Seifert reemerged after the war as a prominent voice in matters of landscape. Zeller unfortunately skirts the question what legacy, if any, the environmentalist’s ideas might have left to the Green movement that emerged within a few short years of his death. A similar reluctance to contemplate the possibility of intellectual continuities from the Third Reich to the Federal Republic characterizes the chapter by Thomas Rohkrämer on Martin Heidegger’s environmentalism. An intellectual historian at the University of Lancaster, Rohkrämer argues that Heidegger’s “involvement with Nazism and his post-1945 thoughts on environmentalism belong to different phases of his work” (p. 194). Thus contemporary environmental thought, which “increasingly draws on [Heidegger’s] work,” remains “untainted” (p. 172) by the philosopher’s infatuation with National Socialism in the first half of the 1930s.

Wolschek-Bulmahn, a professor of space planning and landscape architecture at the University of Hannover, examines the history of his own profession’s involvement with wartime planning and policymaking in the annexed parts of Poland. Placing the “fanatic anti-Semite” Seifert at the scene of the crime, so to speak, he cites the “Reich Landscape Advocate’s” self-incriminating words, “‘If the East is to become home for Germans from all over Germany, and if it is to flourish and become as beautiful as the rest of the Reich, then it is not enough just to cleanse the towns of past Polish mismanagement and construct clean and pleasant villages. The entire landscape must be Germanized’” (p. 245). Other members of the profession were equally if not more enthusiastic about the many opportunities – including the Generalplan Ost – that beckoned in the East. Wolscheck-Bulmahn concludes that “urban architecture and landscape design in the Third Reich were inextricably linked to the terror regime of the Nazis” (p. 253).

In the final analysis, how Green were the Nazis? The volume’s unavoidable conclusion is that they weren’t really Green at all – if by Green we mean the environmental movement associated with the left that emerged from the turbulent 1960s. True, the Nazi dictatorship embraced a number of environmentally sound and forward-looking practices, but to a greater or lesser extent all these were contaminated by their fatal entanglement in Nazi barbarism. When the regime died, so did this particular brand of environmentalism.

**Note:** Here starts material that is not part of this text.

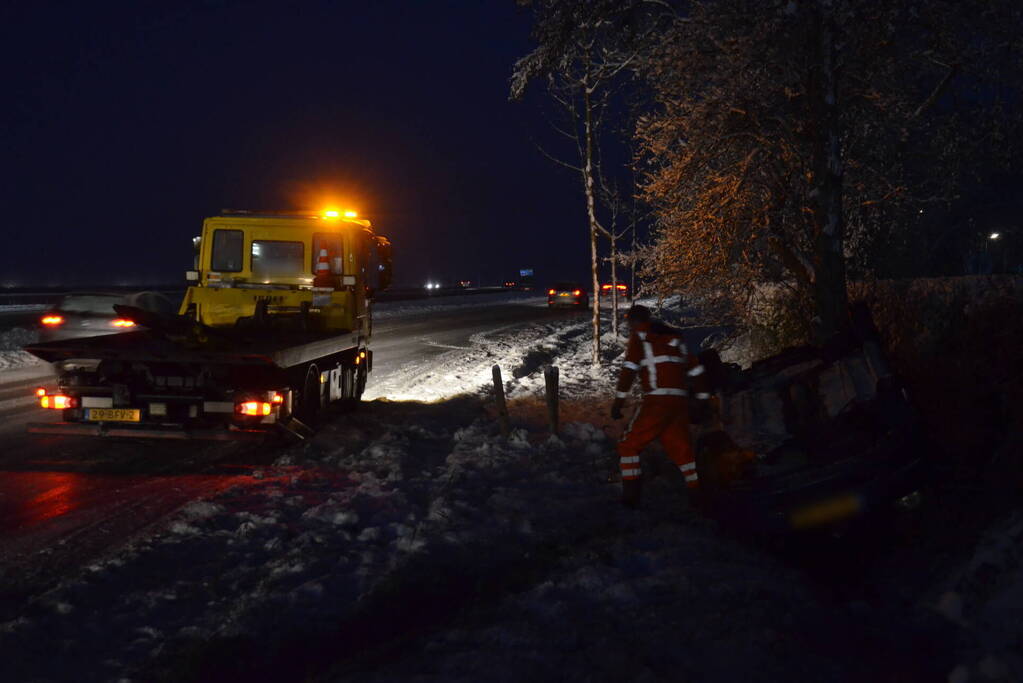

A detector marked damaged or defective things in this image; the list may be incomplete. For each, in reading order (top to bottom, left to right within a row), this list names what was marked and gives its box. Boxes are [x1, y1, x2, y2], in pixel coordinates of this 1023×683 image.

overturned car [695, 304, 928, 531]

The editors and authors have good reason of course to make this case. If the Nazis and contemporary Greens share anything more than superficial resemblance, then either the former gain a certain measure of progressiveness or the latter are tainted by kinship with National Socialism. Both are unpalatable and troubling conclusions. Still, one wonders whether both the right and the left, from their diametrically opposed starting positions and with slightly different timing in the third and fourth decades of the twentieth century, eventually arrived at similar conclusions about the shortcomings of Liberalism’s approach to nature – about the inadequacies of the Enlightenment’s geometric engineering spirit and instrumental rationality. Could it be that Nazi environmentalists were somehow Green before the term existed? Could it be that the proximate appearance of foundational texts such as Heidegger’s essay, “The Question Concerning Technology,” in 1953 and Max Horkheimer and Theodor W. Adorno’s “Dialectic of Enlightenment” in 1944 was not just a coincidence? One wishes that the editors and authors of this interesting volume had shown greater willingness to confront those questions.